→ **INSTRUCTION**
Recast as a numbered list the lines of the records, starting with the line containing "As the photograph" and going on through the end of the records, and leave out any blank lines.

→ **RECORDS SHOWN**
--------------------------------

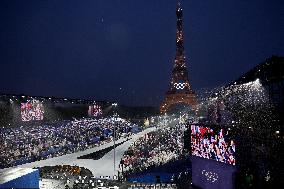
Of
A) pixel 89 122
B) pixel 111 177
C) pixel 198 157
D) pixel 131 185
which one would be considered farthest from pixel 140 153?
pixel 89 122

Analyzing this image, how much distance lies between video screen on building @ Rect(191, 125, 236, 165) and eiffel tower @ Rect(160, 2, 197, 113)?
47.5m

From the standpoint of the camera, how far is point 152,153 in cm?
3102

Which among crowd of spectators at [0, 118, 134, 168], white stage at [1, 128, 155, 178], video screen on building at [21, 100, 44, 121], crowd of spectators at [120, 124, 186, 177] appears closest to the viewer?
crowd of spectators at [120, 124, 186, 177]

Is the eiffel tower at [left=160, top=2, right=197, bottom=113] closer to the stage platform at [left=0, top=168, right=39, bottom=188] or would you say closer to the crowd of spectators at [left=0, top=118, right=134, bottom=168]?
Answer: the crowd of spectators at [left=0, top=118, right=134, bottom=168]

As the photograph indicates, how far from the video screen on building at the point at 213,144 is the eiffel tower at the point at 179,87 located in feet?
156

--------------------------------

→ **OUTPUT FOR THIS TASK**
1. As the photograph indicates, how far from the video screen on building at the point at 213,144 is the eiffel tower at the point at 179,87 located in feet?
2. 156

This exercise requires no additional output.